▼

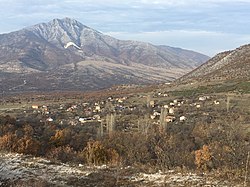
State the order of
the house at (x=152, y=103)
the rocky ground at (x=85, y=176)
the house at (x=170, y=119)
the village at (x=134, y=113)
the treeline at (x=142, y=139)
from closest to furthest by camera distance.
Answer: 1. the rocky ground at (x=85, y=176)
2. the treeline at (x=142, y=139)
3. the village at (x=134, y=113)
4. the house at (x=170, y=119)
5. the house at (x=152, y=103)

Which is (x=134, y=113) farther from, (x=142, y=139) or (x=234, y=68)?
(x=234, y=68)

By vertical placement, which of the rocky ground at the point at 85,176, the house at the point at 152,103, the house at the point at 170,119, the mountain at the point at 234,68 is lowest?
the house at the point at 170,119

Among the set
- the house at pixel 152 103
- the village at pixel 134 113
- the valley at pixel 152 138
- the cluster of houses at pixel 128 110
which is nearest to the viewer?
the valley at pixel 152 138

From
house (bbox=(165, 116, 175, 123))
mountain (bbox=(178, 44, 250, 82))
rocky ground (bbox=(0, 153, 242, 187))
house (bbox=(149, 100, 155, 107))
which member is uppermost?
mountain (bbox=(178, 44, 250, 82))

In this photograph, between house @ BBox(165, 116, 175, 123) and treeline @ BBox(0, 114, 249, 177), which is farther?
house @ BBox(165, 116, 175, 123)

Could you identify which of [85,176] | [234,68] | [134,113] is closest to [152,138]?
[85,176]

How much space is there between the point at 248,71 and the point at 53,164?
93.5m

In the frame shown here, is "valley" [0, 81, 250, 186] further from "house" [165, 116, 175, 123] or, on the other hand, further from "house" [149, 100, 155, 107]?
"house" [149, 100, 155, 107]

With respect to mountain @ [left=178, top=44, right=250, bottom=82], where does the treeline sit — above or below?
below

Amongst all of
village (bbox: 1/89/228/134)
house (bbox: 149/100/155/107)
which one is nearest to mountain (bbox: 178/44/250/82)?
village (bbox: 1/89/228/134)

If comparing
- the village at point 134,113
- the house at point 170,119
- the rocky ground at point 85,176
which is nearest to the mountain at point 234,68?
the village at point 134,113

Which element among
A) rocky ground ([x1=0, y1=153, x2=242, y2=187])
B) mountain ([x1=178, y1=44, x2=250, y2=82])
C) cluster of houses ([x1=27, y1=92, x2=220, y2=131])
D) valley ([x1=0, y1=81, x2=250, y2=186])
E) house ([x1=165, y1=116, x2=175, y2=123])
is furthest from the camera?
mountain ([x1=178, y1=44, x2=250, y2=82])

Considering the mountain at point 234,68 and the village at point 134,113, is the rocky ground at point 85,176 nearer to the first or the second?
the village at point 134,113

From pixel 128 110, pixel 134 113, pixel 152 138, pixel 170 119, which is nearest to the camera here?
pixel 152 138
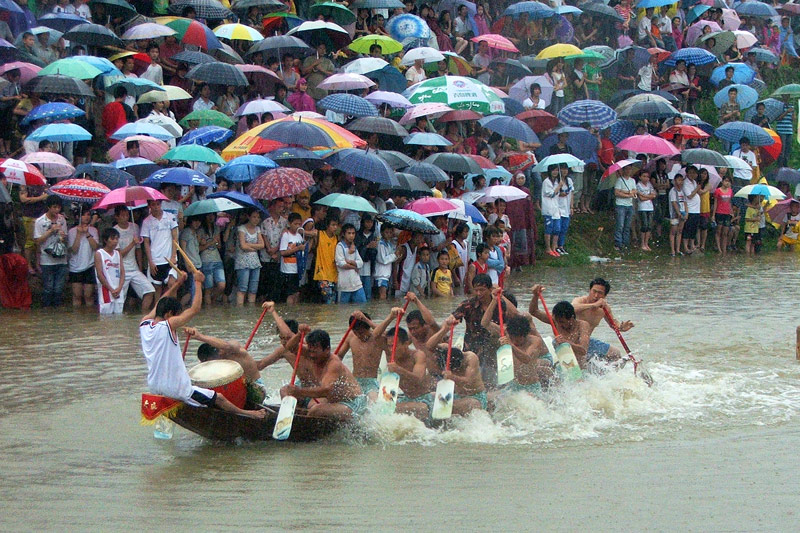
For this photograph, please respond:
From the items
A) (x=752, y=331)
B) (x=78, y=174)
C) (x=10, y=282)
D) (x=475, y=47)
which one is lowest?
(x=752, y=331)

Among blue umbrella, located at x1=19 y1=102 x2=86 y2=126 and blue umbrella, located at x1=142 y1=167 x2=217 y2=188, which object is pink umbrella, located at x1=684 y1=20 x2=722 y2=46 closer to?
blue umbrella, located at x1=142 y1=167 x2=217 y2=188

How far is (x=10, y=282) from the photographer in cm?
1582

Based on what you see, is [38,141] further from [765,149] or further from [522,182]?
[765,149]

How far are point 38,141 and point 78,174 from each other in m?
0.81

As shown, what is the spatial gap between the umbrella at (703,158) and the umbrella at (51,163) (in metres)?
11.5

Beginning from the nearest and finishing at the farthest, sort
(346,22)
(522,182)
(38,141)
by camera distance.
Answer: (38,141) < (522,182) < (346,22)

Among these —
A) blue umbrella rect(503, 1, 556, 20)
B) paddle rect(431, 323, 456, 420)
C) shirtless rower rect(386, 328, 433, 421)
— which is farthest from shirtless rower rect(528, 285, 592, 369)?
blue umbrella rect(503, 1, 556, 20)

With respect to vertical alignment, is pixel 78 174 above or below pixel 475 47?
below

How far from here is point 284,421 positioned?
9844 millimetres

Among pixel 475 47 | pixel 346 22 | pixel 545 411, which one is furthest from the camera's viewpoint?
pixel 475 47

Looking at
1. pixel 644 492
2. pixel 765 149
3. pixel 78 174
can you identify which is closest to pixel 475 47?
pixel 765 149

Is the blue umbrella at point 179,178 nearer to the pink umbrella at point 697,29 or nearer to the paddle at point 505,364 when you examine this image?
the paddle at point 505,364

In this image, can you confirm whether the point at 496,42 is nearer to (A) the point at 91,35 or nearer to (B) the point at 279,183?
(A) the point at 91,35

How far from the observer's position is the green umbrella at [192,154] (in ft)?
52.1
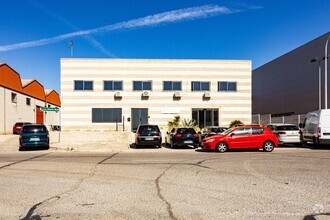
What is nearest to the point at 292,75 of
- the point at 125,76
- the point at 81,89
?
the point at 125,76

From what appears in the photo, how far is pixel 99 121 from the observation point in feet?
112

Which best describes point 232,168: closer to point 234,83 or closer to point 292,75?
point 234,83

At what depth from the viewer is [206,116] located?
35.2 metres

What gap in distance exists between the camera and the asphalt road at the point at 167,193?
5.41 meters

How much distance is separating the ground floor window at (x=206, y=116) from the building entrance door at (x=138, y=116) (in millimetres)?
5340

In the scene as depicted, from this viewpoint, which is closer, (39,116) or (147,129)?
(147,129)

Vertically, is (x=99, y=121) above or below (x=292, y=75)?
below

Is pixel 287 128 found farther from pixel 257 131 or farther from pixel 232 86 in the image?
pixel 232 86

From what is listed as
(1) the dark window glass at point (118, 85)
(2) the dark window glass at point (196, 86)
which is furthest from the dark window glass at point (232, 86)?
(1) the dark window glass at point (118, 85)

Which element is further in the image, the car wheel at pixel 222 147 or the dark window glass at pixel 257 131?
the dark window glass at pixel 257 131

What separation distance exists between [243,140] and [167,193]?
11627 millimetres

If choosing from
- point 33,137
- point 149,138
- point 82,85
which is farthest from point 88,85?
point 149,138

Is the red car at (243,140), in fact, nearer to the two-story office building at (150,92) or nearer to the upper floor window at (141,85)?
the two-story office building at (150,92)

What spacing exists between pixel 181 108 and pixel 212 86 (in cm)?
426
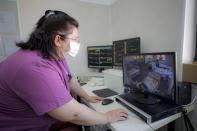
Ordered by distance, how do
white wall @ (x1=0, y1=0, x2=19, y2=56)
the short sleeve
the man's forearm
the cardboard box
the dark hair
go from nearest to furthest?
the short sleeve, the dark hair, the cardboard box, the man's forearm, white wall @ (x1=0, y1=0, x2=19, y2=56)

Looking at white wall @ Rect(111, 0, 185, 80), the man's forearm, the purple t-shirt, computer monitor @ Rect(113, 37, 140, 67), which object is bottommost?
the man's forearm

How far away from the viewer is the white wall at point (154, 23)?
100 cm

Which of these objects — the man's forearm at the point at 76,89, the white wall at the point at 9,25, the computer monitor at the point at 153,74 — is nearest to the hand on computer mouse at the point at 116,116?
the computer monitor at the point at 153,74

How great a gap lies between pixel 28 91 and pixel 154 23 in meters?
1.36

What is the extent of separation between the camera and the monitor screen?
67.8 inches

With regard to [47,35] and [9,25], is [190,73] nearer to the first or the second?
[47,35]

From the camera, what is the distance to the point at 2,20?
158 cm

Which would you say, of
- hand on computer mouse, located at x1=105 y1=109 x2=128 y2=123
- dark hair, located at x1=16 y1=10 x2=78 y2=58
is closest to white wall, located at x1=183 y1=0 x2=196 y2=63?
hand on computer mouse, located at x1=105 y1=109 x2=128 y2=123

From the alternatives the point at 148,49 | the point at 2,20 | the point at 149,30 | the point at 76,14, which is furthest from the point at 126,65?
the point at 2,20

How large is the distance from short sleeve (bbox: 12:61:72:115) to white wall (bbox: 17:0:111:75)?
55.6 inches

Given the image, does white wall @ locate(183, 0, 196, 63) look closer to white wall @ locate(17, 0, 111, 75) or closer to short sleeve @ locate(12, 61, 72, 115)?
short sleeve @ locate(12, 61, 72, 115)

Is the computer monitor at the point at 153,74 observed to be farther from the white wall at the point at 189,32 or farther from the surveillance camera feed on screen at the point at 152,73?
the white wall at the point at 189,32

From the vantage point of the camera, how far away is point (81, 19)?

▲

WORK REQUIRED: Copy out the lines between the one holding "Based on what" and the one holding "9844 millimetres", inclusive, keeping them unchanged.

RESULT BELOW:
Based on what you see, is [38,141] further from [765,149] or further from [522,182]?
[765,149]

How far are point 38,141 and point 78,174 from each other in m?
0.81

As shown, what is the spatial gap between the umbrella at (703,158) and the umbrella at (51,163) (in metres)?
11.5

Beginning from the nearest and finishing at the farthest, sort
(346,22)
(522,182)
(38,141)
by camera distance.
Answer: (38,141) < (522,182) < (346,22)

Among these —
A) blue umbrella rect(503, 1, 556, 20)
B) paddle rect(431, 323, 456, 420)
C) shirtless rower rect(386, 328, 433, 421)
— which is farthest from shirtless rower rect(528, 285, 592, 369)?
blue umbrella rect(503, 1, 556, 20)

With respect to vertical alignment, is pixel 78 174 above or below pixel 475 47?
below

How far from here is point 284,421 positioned?
9844 millimetres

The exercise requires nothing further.